6: Six wide receivers drafted in the first round
The resurgence of superstar rookie receivers has led to an increased number of them being drafted in the first round. Every team wants to find the next Justin Jefferson or Ja’Marr Chase so expect teams to take a look at wide receiver at every spot in the draft, from the top five to pick number 32. Garrett Wilson, Drake London, Chris Olave, and Jameson Williams are sure bets to go in the first round, and likely pretty early, which leaves two more spots open in my prediction. An early run on receivers would certainly help this come true because it would force teams near the end of the round to take a look at different options. Treylon Burks, Jahan Dotson, Skyy Moore, and George Pickens are all realistic possibilities to sneak into the end of the opening round. And with teams that have just traded away a star receiver (Green Bay and Kansas City) and teams that love to throw the ball (Arizona, Dallas, Buffalo, Tampa Bay) all picking within the final ten picks of the round, receivers could start flying off the board as we near the end of the selections.
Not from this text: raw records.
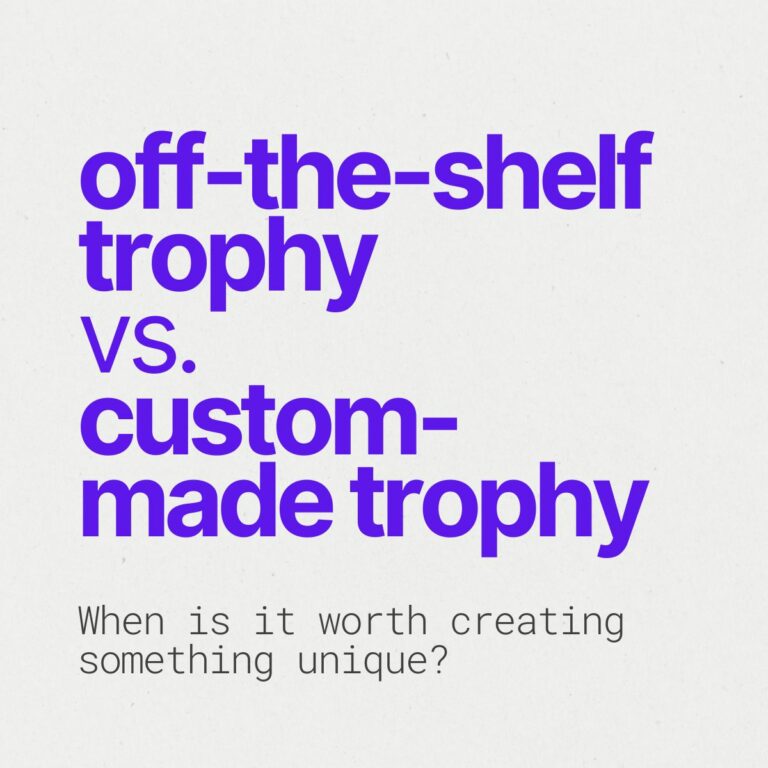 off-the-shelf trophy vs. custom-made trophy

When is it worth creating something unique?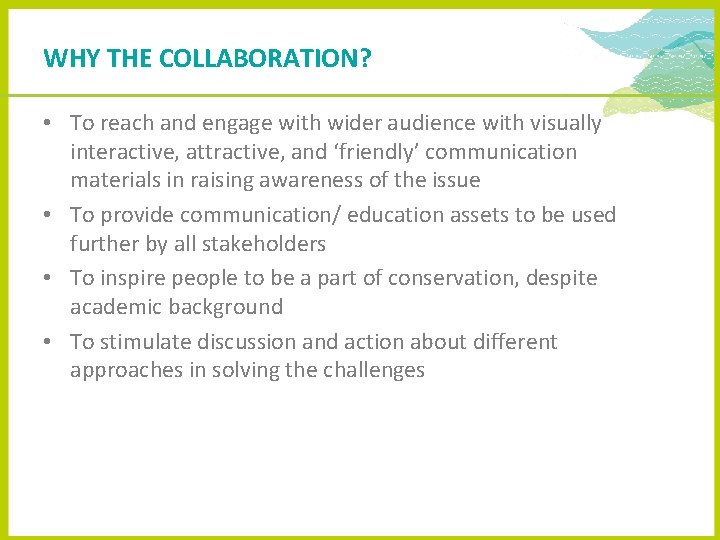 WHY THE COLLABORATION?

• To reach and engage with wider audience with visually interactive, attractive, and ‘friendly’ communication materials in raising awareness of the issue
• To provide communication/ education assets to be used further by all stakeholders
• To inspire people to be a part of conservation, despite academic background
• To stimulate discussion and action about different approaches in solving the challenges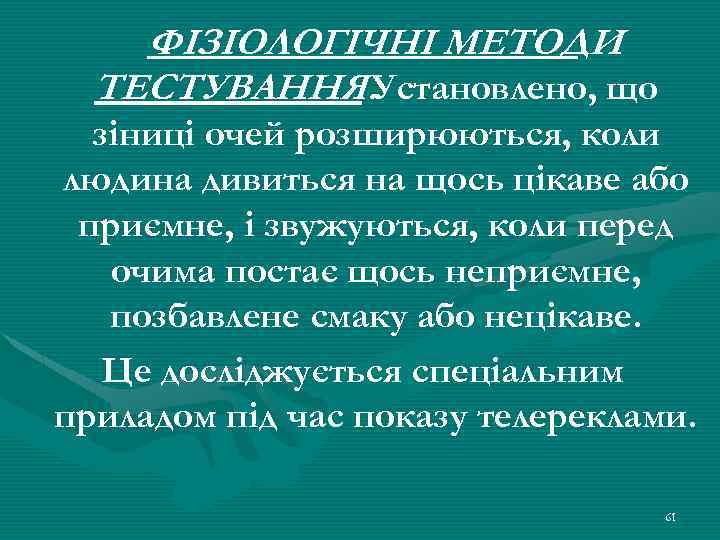 ФІЗІОЛОГІЧНІ МЕТОДИ ТЕСТУВАННЯУстановлено, що зіниці очей розширюються, коли людина дивиться на щось цікаве або приємне, і звужуються, коли перед очима постає щось неприємне, позбавлене смаку або нецікаве.

Це досліджується спеціальним приладом під час показу телереклами.

61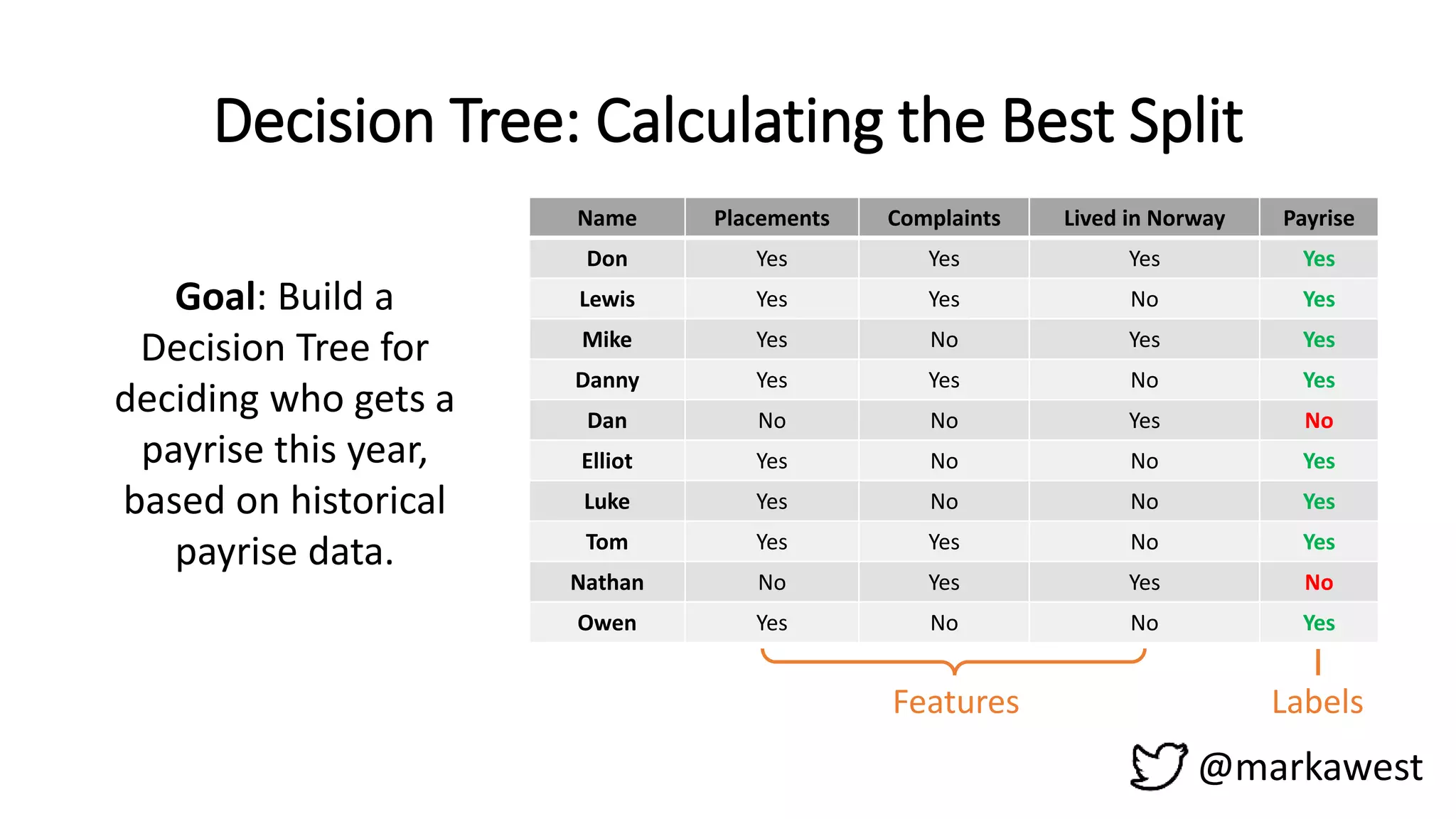 Decision Tree: Calculating the Best Split

Goal: Build a Decision Tree for deciding who gets a payrise this year, based on historical payrise data.

| Name | Placements | Complaints | Lived in Norway | Payrise |
|---|---|---|---|---|
| Don | Yes | Yes | Yes | Yes |
| Lewis | Yes | Yes | No | Yes |
| Mike | Yes | No | Yes | Yes |
| Danny | Yes | Yes | No | Yes |
| Dan | No | No | Yes | No |
| Elliot | Yes | No | No | Yes |
| Luke | Yes | No | No | Yes |
| Tom | Yes | Yes | No | Yes |
| Nathan | No | Yes | Yes | No |
| Owen | Yes | No | No | Yes |

Features

Labels

@markawest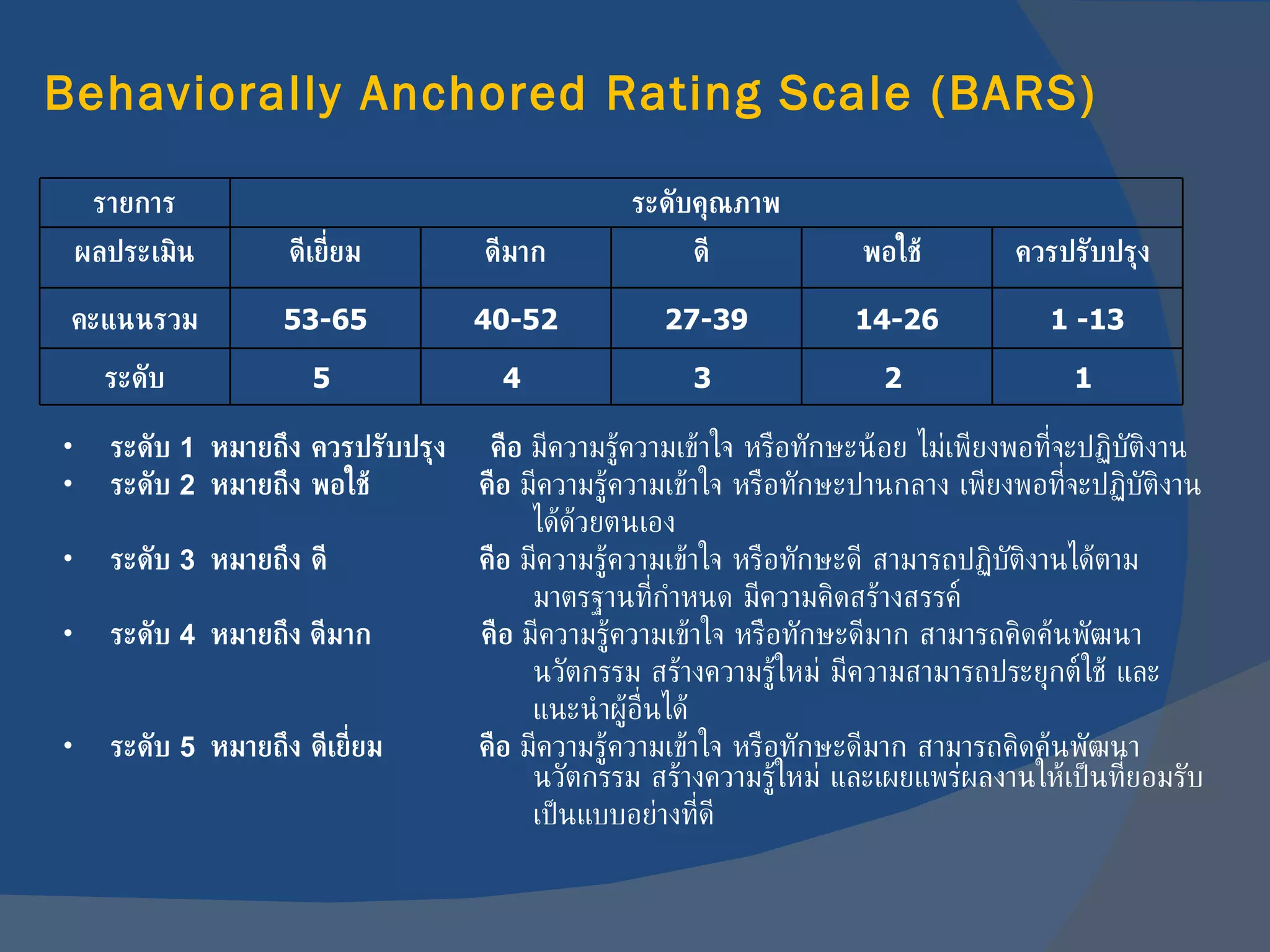 Behaviorally Anchored Rating Scale (BARS)

| รายการ | ระดับคุณภาพ | | | | |
|---|---|---|---|---|---|
| ผลประเมิน | ดีเยี่ยม | ดีมาก | ดี | พอใช้ | ควรปรับปรุง |
| คะแนนรวม | 53-65 | 40-52 | 27-39 | 14-26 | 1 -13 |
| ระดับ | 5 | 4 | 3 | 2 | 1 |

• ระดับ 1 หมายถึง ควรปรับปรุง คือ มีความรู้ความเข้าใจ หรือทักษะน้อย ไม่เพียงพอที่จะปฏิบัติงาน
• ระดับ 2 หมายถึง พอใช้ คือ มีความรู้ความเข้าใจ หรือทักษะปานกลาง เพียงพอที่จะปฏิบัติงานได้ด้วยตนเอง
• ระดับ 3 หมายถึง ดี คือ มีความรู้ความเข้าใจ หรือทักษะดี สามารถปฏิบัติงานได้ตามมาตรฐานที่กำหนด มีความคิดสร้างสรรค์
• ระดับ 4 หมายถึง ดีมาก คือ มีความรู้ความเข้าใจ หรือทักษะดีมาก สามารถคิดค้นพัฒนานวัตกรรม สร้างความรู้ใหม่ มีความสามารถประยุกต์ใช้ และแนะนำผู้อื่นได้
• ระดับ 5 หมายถึง ดีเยี่ยม คือ มีความรู้ความเข้าใจ หรือทักษะดีมาก สามารถคิดค้นพัฒนานวัตกรรม สร้างความรู้ใหม่ และเผยแพร่ผลงานให้เป็นที่ยอมรับเป็นแบบอย่างที่ดี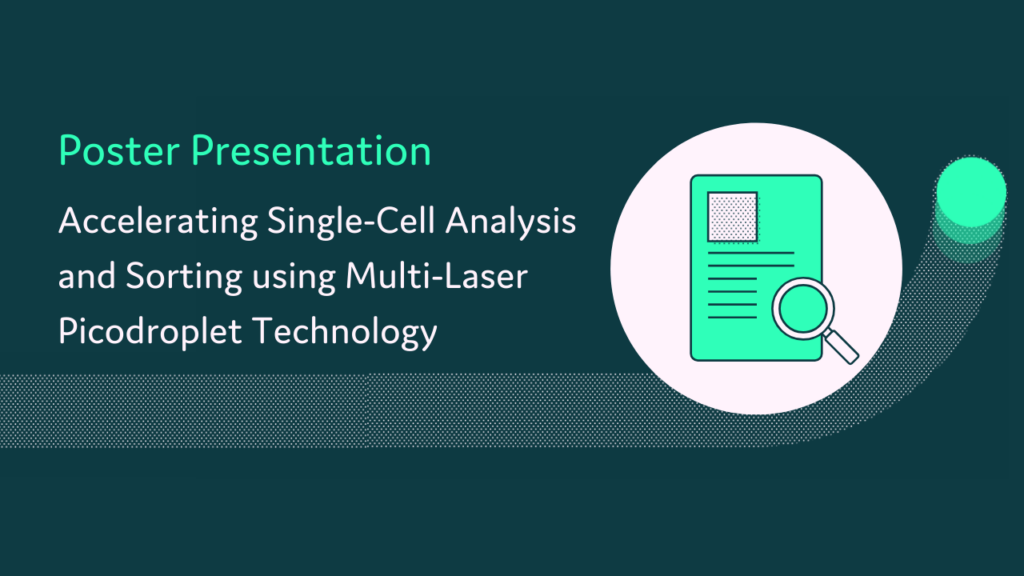 Poster Presentation

Accelerating Single-Cell Analysis and Sorting using Multi-Laser Picodroplet Technology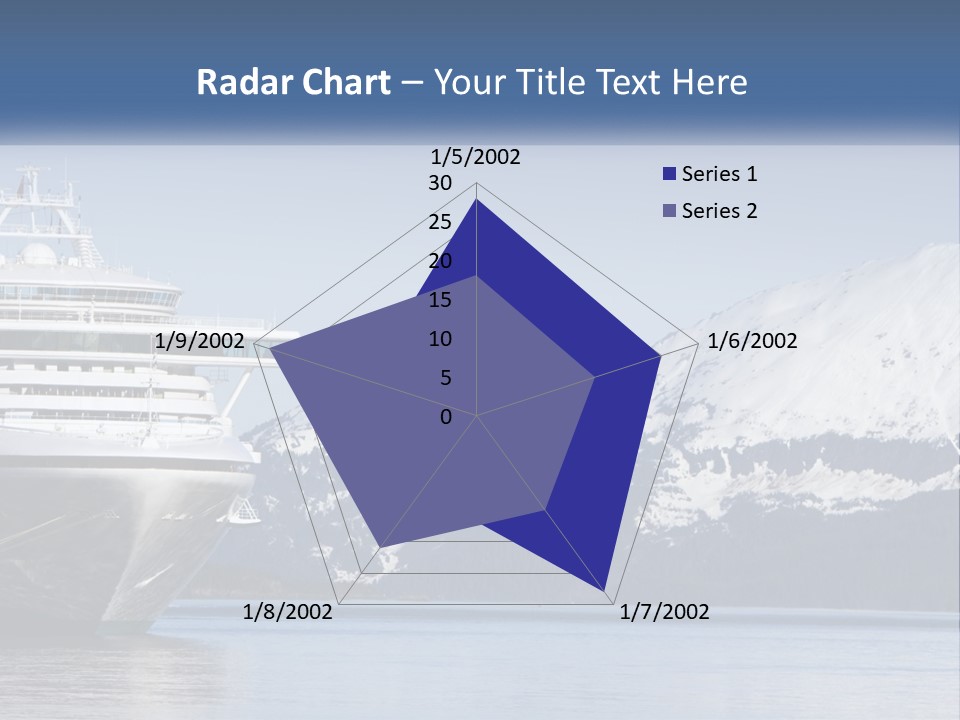 Radar Chart – Your Title Text Here

1/5/2002
30
25
20
15
10
5
0
1/6/2002
1/7/2002
1/8/2002
1/9/2002

Series 1
Series 2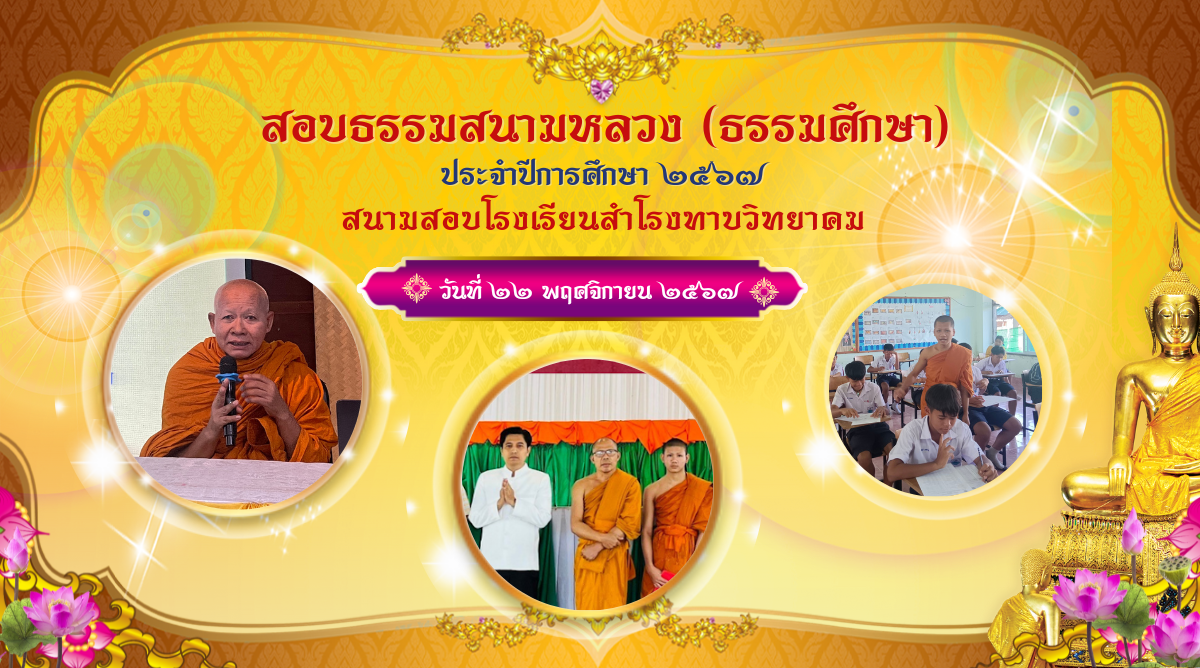 สอบธรรมสนามหลวง (ธรรมศึกษา)
ประจำปีการศึกษา ๒๕๖๗
สนามสอบโรงเรียนสำโรงทาบวิทยาคม

วันที่ ๒๒ พฤศจิกายน ๒๕๖๗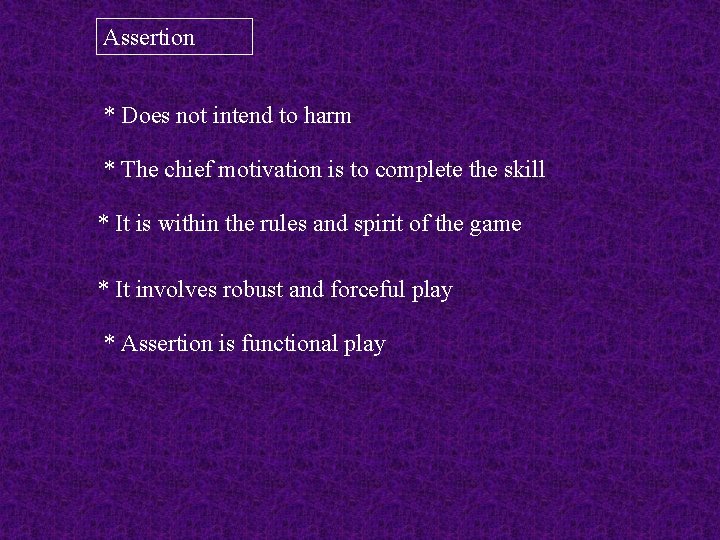 Assertion

* Does not intend to harm

* The chief motivation is to complete the skill

* It is within the rules and spirit of the game

* It involves robust and forceful play

* Assertion is functional play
7: Seven offensive linemen drafted in the first round
The big guys up front are always highly valued on draft night and 2022 is no different. Three of the last four drafts have had at least six o-linemen taken in the first round so it is not completely out of the realm of possibility. But so much of that depends on the class that year, and this year’s crop of future blockers is pretty deep. There will be a handful of tackles that will go in the top half of the draft (Ikem Ekwonu, Evan Neal, Charles Cross, and Trevor Penning) but that won’t be it for the linemen. The back half of the first round is where teams start to take interior offensive linemen as well as some of the less-refined tackles. I expect Bernhard Raimann, Zion Johnson, and Tyler LInderbaum to all come off the board after about pick 20, bringing the total number of offensive linemen drafted to seven.
10: Ten Georgia Bulldogs defenders drafted
I needed to include this bonus prediction because this is something worth monitoring over the course of the draft. The record for most draft picks from a single school in a draft is 14, set by LSU in 2020 and Ohio State in 2004. Georgia could end up challenging that but the real story will be how many players from their world-class defense in 2021 will be selected. I think they could get to a whopping ten draft picks, which would almost certainly challenge or break the record. There are eight players that seem like locks to be drafted (with possibly five of them going in the first round). That means it will just take two extra players to make it double-digit Bulldog defenders drafted in 2022. It wouldn’t surprise me if teams in the sixth or seventh rounds decide to take a chance on a player that was just a part of one of the best defenses in modern college football history. There aren’t a ton of reasons to care about the draft when it gets into the last couple of rounds but this could be something to pay attention to if you find yourself tuning into the broadcast for the final day.